I had country roads nearly to myself. I took a straight shot south where Rte. 12 intersects with Rte. 83, and was headed for the state capital of Pierre (famously and invariably pronounced Pier) when I stopped to take yet another picture of waving fields of grass and noticed that the left rear tire on my rental Dodge was nearly flat. The hamlet of Selby wasn't far, and I would have a pleasant recess. It was nearly lunchtime anyway.
Tom, at Tom's Tire Shop, had nothing to do this quiet and still rainy summer morning, and seemed to thoroughly enjoy talking about California, where he had been stationed in his Navy days. He even refused payment after his teen-aged helper quickly fixed the flat, but I insisted he take $5, which he then handed to the smiling youth. Nice folks up here on the Prairie! As was the girl who served me my lunch -- an excellent classic hamburger. I was cozy and happy, chowing down while the rain fell and the wind blew.
I gassed up the car and was somewhat unnerved by lightning bolts off to the southwest. I asked the girl tending the store if one could get struck by lightning while putting gas in a car. She looked surprised and said, "I honestly don't know!" And I guess she didn't care. Neither did her girlfriend keeping her company.
I zoomed on past Pierre, having been there before and having found it wanting. The nearby Fort Pierre National Grassland was . . . very grassy, on hills. Prairie grass, stemming back to the original, was indeed thick and tall. Great buffalo food. Onward! Dodge, don't fail me now … The rain stopped and I could MAKE TIME, as Dad would have said.
I zigzagged generally southeast and relaxed on what I call our 51st state, The Interstate Highway System. I cruised contentedly along I-90, but by mid-afternoon on a very warm day, I was in danger of becoming badly bored. There wasn't much to look at, and it was the same Not-Much as the last couple of days, and it was getting monotonous.
But then, near Mitchell, SD, some signs promised the greatest scenic wonder east of Mt. Rushmore: THE CORN PALACE! Oh good, some excitement!
I'll bite on this corn, I thought. Maybe they sold ice cream there to go with the corn products, or whatever the heck they offer in a palace of corn. The title alone drew me into the big, oddly decorated building, with turrets.
What they offered was not much of anything, but a little of everything, including ice cream, a coneful of which (strawberry) I bought from a big bashful country girl dressed in gingham. I guess it was gingham, but then I'm not from the Prairie.
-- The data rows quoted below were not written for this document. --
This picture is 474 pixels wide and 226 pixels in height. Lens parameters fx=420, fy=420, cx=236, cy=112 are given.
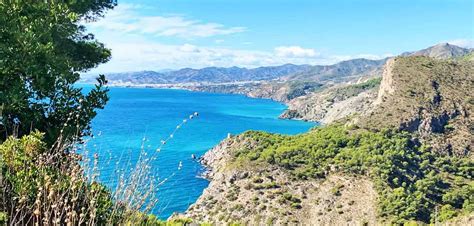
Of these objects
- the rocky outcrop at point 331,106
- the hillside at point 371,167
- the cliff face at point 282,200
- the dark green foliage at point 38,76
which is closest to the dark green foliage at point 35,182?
the dark green foliage at point 38,76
I'm from Oklahoma, originally, where Mom's family made dresses out of flour sacks (not joking).
Here you may read more about the Corn Palace, the outside of which is redecorated each year with imaginative uses of ears of corn, corn stalks … anything as long as it's corn.
"The Corn Palace has always been about more than just the big name entertainment. It's a building that brings thousands of visitors to the Mitchell community each year to view the unique folk art murals. It's a building that provides a gathering place for a wide variety of activities such as high school proms, dances, banquets, sporting events and many, many more. In fact, USA Today has named the Corn Palace as one of the Top 10 places to play High School basketball games and called it the Boston Gardens of the Midwest. It's a building that brings our community together. The Corn Palace has evolved into a one-of-a-kind, multi-use facility with a charm and heritage unlike any other."
The ice cream was soothing and fine, and I knew I could handle the next-to-last leg of my Prairie Schooner trip, passing covered wagons headed west while I headed east to Sioux Falls, SD. Great name, and a river runs through it.